EEG came back positive, Son went on Trileptal. MRI was ordered and the results were that he had white spots on the left side of his brain. Things were fairly controlled over that year; we had two break through seizures last June, 2 days apart. Trileptal was increased and we didn't think we'd seen any until last month when he stumbled down the stairs and could barely stand. Said he was scared but couldn't tell us why. I turned the light on and the right side of his face was drooping like he'd had a stroke. I knew immediately that another seizure happened. Guess it's called Todd's Paralysis? He got better pretty quickly as his hand strength got better and better in just a few minutes. Sent him back to bed and constantly checked on him. Called neuro the next day (Friday) and was called back with an appt for another EEG that following Monday. Asked about a med increase and was told that the Dr. didn't watn anything changed.

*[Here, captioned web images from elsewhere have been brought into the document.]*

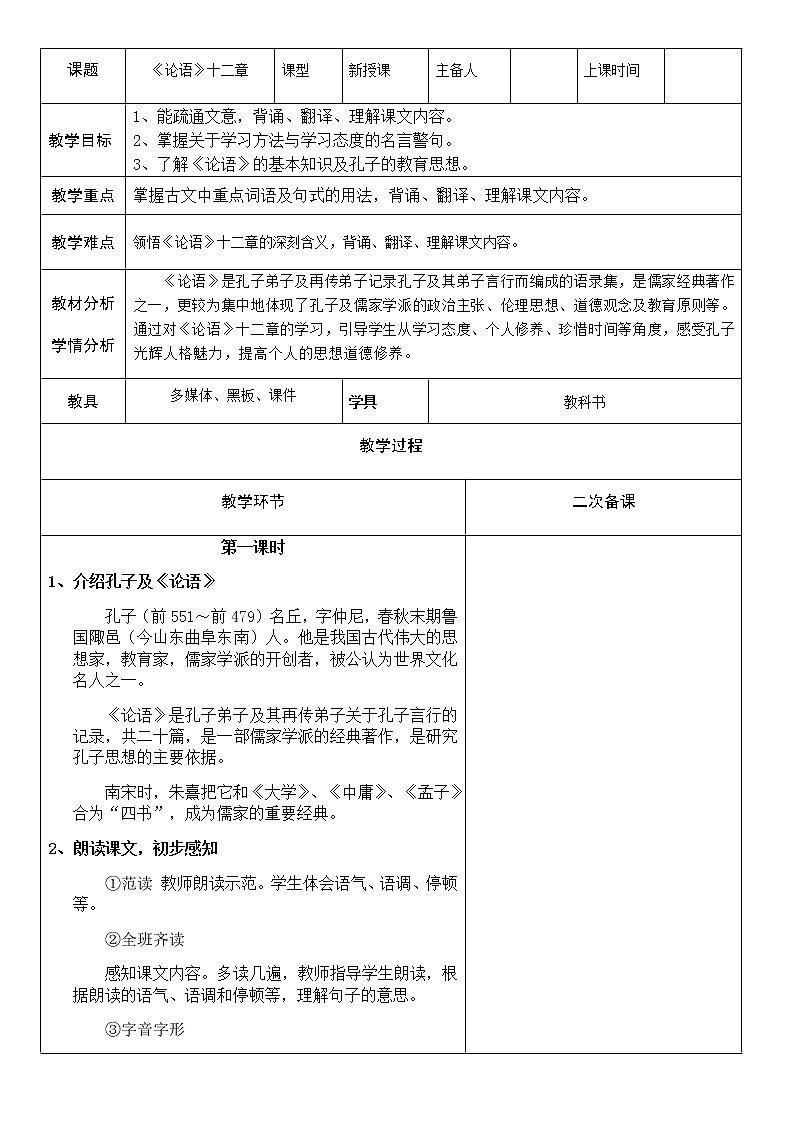 人教部编版语文七年级上册第11课《论语十二章》精品教案01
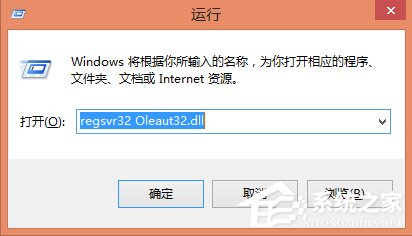 Win8系統(tǒng)文件不能復(fù)制黏貼怎么辦？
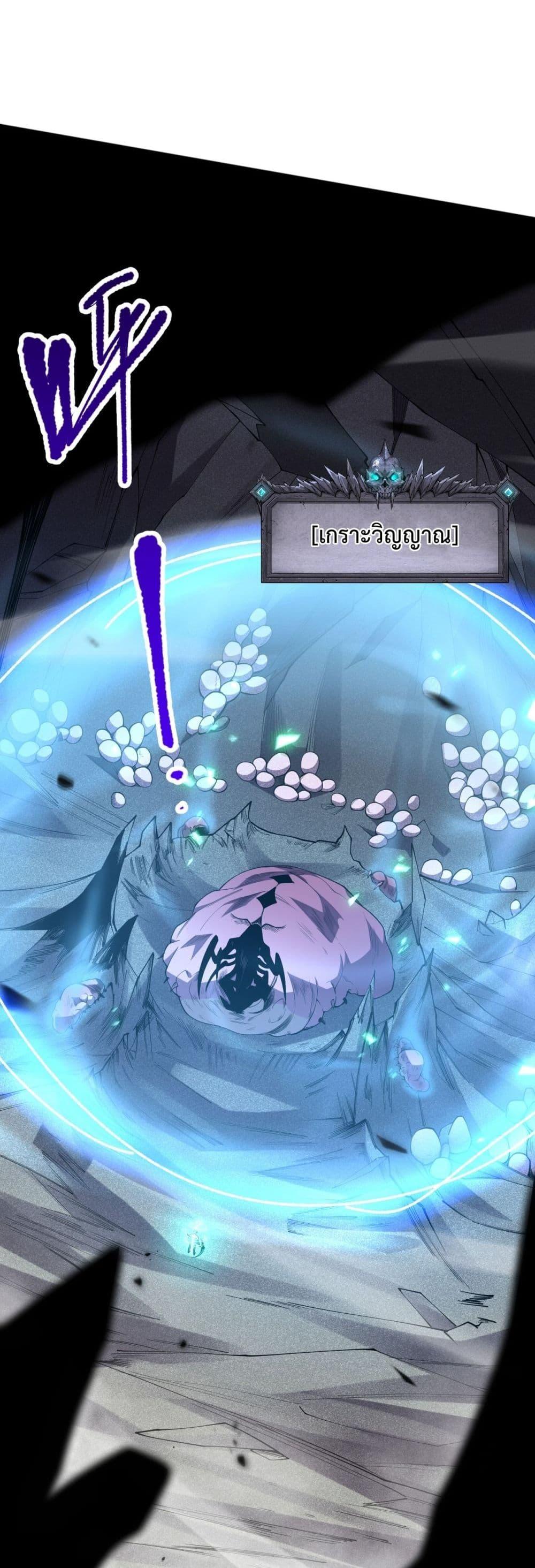Disastrous Necromancer ราชันนักอัญเชิญวิญญาณ ตอนที่ 100 หน้า 7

Got a call a week ago from his teacher. Something was wrong. There was a lot of confusion and from what his teacher told me, it sounded like a simple partial seizure. Got him home from school (didn't know if he'd go into a complex partial if he stayed) and called neuro. The next afternoon, they FINALLY called me and increased his meds.
We are worried. We had been told that the chances of him having a seizure during the day were low. Now we are told that the type of seizure he had is normal. We are worried about the white spots and what those might be, if they increased, if something else has happened. Now we have to wait until May 30th for the results of this latest EEG.
Any words of advice? Any people out there with something similar? His EEGs during the test look awful. From looking at EEGs online, they look like he's having seizure activity all the time, but that can't be right, right? My husband said he hoped that it was just that the lines on the screen are closer together than the lines on the results we've seen online. Any words of wisdom about that?
Thanks in advance. Know it was long....thanks for anyone hanging in there to read! ;-)
I think I would be able to handle it better if it were myself. But, it's my child and that's probably the worst thing is when it's something going on with them and you can't do anything about it. We feel blessed that it's "only" this and not cancer, a deadly heart disease, or something else horrible.